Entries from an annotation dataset
==============================
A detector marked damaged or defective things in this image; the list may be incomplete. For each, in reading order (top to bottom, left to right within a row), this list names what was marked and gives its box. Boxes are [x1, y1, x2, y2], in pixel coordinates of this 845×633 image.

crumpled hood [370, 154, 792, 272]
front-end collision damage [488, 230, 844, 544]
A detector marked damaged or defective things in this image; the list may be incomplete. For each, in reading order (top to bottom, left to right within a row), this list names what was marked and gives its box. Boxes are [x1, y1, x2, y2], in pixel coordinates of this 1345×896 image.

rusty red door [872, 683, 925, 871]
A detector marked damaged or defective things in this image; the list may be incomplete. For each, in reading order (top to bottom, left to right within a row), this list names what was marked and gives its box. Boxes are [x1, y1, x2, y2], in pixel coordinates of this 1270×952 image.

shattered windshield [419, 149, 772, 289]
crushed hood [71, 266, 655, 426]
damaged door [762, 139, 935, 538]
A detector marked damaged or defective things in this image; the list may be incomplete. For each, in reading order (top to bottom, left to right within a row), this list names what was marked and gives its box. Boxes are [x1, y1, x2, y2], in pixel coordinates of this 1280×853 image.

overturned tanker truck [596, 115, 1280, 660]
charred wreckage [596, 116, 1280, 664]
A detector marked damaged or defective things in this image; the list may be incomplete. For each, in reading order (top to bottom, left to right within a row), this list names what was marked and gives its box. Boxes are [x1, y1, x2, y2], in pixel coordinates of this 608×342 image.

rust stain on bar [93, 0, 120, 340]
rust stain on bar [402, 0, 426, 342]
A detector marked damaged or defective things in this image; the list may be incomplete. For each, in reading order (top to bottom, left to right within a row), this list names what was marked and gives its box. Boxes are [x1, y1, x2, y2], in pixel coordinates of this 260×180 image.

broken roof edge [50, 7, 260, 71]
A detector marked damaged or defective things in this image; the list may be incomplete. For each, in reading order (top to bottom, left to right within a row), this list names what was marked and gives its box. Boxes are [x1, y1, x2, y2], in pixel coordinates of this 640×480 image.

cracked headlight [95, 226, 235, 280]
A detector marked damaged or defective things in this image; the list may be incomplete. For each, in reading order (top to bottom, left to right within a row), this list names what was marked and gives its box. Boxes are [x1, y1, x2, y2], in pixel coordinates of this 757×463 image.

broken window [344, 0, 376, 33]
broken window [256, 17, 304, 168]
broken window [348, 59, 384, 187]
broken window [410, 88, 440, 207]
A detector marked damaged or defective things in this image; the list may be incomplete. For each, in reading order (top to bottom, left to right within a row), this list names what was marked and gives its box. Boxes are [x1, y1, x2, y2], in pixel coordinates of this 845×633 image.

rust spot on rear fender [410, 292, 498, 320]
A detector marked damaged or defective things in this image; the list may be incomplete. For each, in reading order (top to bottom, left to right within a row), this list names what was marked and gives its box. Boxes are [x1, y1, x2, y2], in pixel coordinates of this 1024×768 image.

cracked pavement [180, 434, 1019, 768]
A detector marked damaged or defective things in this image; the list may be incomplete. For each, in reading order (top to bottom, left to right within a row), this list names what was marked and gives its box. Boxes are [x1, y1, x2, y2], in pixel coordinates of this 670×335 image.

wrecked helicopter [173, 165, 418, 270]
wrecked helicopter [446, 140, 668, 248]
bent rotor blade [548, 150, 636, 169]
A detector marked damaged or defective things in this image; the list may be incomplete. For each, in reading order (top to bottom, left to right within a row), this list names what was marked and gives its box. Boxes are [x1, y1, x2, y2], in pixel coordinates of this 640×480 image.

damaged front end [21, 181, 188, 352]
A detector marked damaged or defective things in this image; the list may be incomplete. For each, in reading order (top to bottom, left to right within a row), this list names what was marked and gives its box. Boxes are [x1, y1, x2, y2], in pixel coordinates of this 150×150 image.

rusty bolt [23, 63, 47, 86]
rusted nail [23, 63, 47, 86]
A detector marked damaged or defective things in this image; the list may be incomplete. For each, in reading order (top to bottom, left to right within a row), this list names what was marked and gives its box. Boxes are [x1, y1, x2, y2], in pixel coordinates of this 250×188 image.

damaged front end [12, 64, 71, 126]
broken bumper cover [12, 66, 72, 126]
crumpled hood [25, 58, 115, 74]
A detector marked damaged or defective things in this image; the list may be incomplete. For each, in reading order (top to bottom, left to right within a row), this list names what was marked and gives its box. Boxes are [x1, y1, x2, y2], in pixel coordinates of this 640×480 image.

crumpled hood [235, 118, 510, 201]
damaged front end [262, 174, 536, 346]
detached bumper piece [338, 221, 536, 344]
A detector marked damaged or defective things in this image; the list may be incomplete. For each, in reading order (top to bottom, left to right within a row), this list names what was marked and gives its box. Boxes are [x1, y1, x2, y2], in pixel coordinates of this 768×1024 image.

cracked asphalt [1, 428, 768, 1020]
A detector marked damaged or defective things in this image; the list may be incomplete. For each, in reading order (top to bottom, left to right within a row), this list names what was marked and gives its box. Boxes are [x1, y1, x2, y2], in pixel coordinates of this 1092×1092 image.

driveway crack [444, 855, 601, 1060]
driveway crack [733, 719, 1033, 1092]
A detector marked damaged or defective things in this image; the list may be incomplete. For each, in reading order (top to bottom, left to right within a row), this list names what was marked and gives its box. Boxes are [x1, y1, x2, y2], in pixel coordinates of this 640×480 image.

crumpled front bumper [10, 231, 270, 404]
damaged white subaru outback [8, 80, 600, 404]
==============================
GOAL OF THE EXERCISE » Convert the lines from the one containing "this 757×463 image." through the one containing "broken window [344, 0, 376, 33]", both inclusive, into a numbered list, omitting any blank lines.

WORKED SOLUTION »
1. A detector marked damaged or defective things in this image; the list may be incomplete. For each, in reading order (top to bottom, left to right within a row), this list names what was marked and gives its box. Boxes are [x1, y1, x2, y2], in pixel coordinates of this 757×463 image.
2. broken window [344, 0, 376, 33]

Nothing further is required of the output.